Given data: Begin

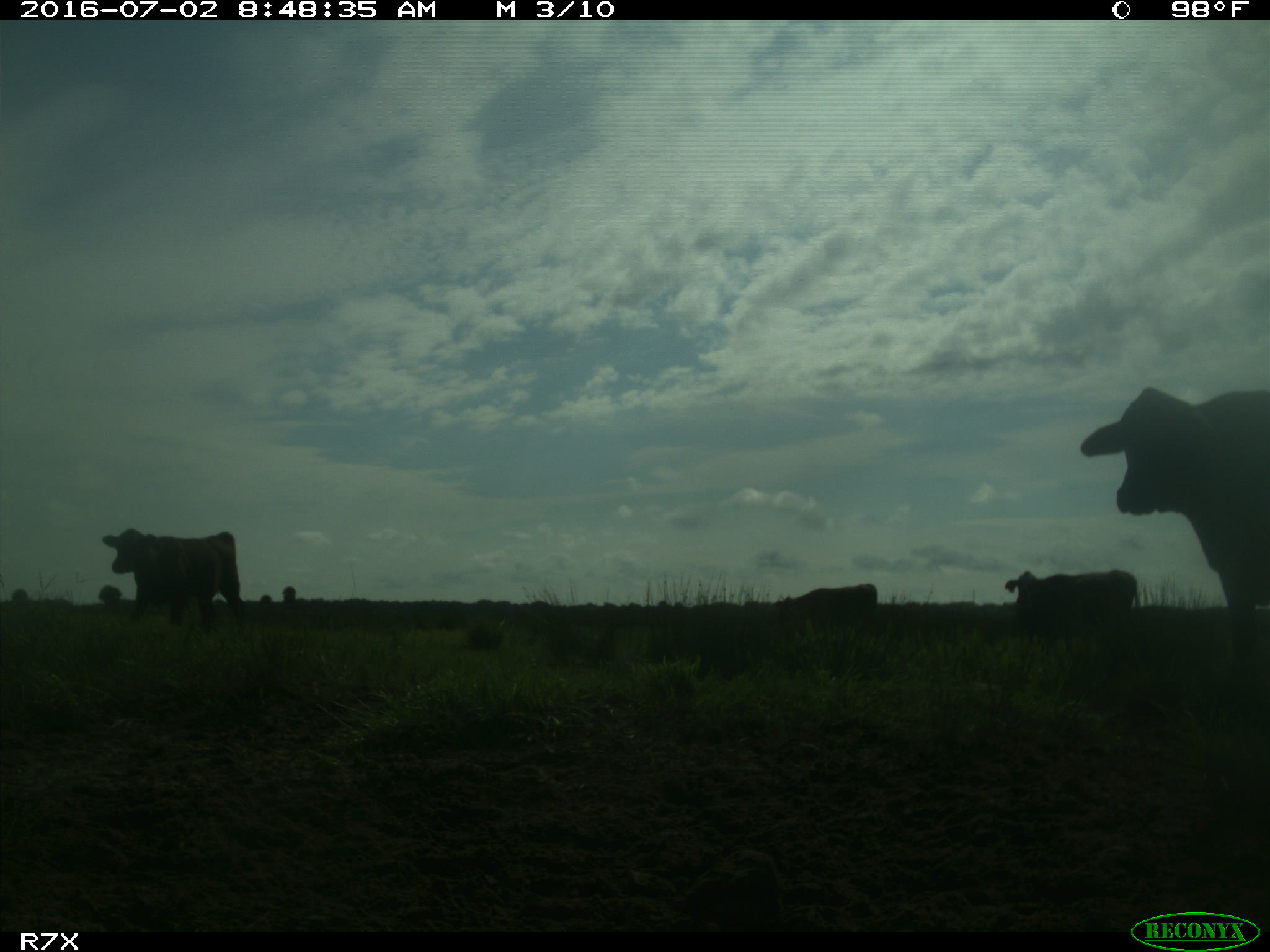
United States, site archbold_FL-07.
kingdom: Animalia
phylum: Chordata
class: Mammalia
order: Artiodactyla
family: Bovidae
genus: Bos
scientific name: Bos taurus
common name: domestic cow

Given data: End

:: Work item ::
Everything in the listing should be copied exactly, apart from the images it holds.

:: Answer space ::
United States, site archbold_FL-07.
kingdom: Animalia
phylum: Chordata
class: Mammalia
order: Artiodactyla
family: Bovidae
genus: Bos
scientific name: Bos taurus
common name: domestic cow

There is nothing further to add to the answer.